This city-owned park, once the private preserve of industrialist Jesse Tyson and his wife Edyth (a debutante known for her beauty and equestrian skill) is about to embark upon a new venture. In the next few weeks, work will begin to remake Cylburn’s venerable stone carriage house as the Nature Education Center.
Students from the nearby Pimlico Middle/Elementary School and Park Heights Academy, among other schools, will experience nature close-up when the educational facility opens.
“Our hope for our students is for them to discover the joy of discovery,” said Patricia Foster, director of Cylburn Arboretum Friends, the nonprofit group that supports the Baltimore City in the care and maintenance of the 200-acre garden and mansion surrounded by woodland and trails. “This is a place for them to become naturally curious about the world around them.”
“There were children, first graders, many of them had never, never been in the woods,” she said of recent school visits to Cylburn. “The children were hugely exuberant and excited. Some were terrified. Each time they come back, and visited Cylburn, they want to come back for more.”
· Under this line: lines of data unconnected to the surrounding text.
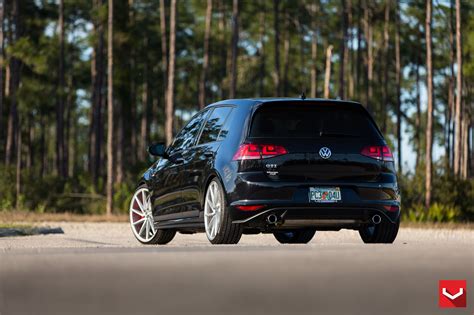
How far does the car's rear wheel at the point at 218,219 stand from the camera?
11.6 meters

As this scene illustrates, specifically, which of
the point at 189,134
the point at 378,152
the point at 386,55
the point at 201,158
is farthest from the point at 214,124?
the point at 386,55

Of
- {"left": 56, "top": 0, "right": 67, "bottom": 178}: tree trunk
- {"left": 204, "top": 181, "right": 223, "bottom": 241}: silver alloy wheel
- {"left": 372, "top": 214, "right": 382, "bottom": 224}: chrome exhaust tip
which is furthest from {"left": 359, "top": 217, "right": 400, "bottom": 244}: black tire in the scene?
{"left": 56, "top": 0, "right": 67, "bottom": 178}: tree trunk

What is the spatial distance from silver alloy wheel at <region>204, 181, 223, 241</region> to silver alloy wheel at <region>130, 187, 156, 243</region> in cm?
204

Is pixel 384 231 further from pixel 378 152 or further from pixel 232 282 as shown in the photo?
pixel 232 282

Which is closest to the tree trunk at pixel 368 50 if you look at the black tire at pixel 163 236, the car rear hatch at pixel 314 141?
the black tire at pixel 163 236

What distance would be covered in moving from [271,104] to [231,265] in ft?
17.2

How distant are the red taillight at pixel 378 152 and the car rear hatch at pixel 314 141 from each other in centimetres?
4

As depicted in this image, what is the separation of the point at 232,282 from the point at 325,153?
17.7 feet

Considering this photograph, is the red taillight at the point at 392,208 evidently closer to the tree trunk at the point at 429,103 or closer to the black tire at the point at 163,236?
the black tire at the point at 163,236

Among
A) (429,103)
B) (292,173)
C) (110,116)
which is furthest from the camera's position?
(110,116)

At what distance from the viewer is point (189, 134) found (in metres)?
13.6

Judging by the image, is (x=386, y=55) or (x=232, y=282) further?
(x=386, y=55)

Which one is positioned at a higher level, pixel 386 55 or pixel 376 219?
pixel 386 55

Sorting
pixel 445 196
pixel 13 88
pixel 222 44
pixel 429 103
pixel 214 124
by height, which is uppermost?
pixel 222 44
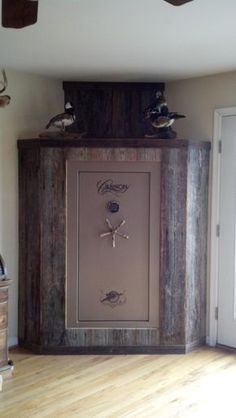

Perhaps calling this substantial stone building a carriage house is inaccurate. It has a history, like everything in old Baltimore. Yes, it once housed his horses for transportation and carriages for the Tysons, who started building Cylburn Mansion in 1863. Jesse Tyson also had his own railroad station, aptly named Cylburn, on what is now the light rail line a bit above the present day Cold Spring Lane stop.
Tyson’s architect was George Aloysius Frederick, who is best known for designing City Hall and scores of public park buildings. But falling trees and fires took a toll, and by 1912 the carriage house was reconstructed as a garage.
The mistress of Cylburn was Tyson’s much younger wife Edyth Johns, who remarried in 1910 after his death. Her likeness was painted at the Johns Hopkins University’s Shriver Hall.
“She was forward thinking. The mansion house was electrified and the plumbing brought inside. She was a progressive and by 1912 she owned a car,” Foster said. “She and her new husband, Bruce Cotten, liked to travel and on one of her visits to Europe, they brought the four marble lions that adorn the home’s east porch and formal gardens.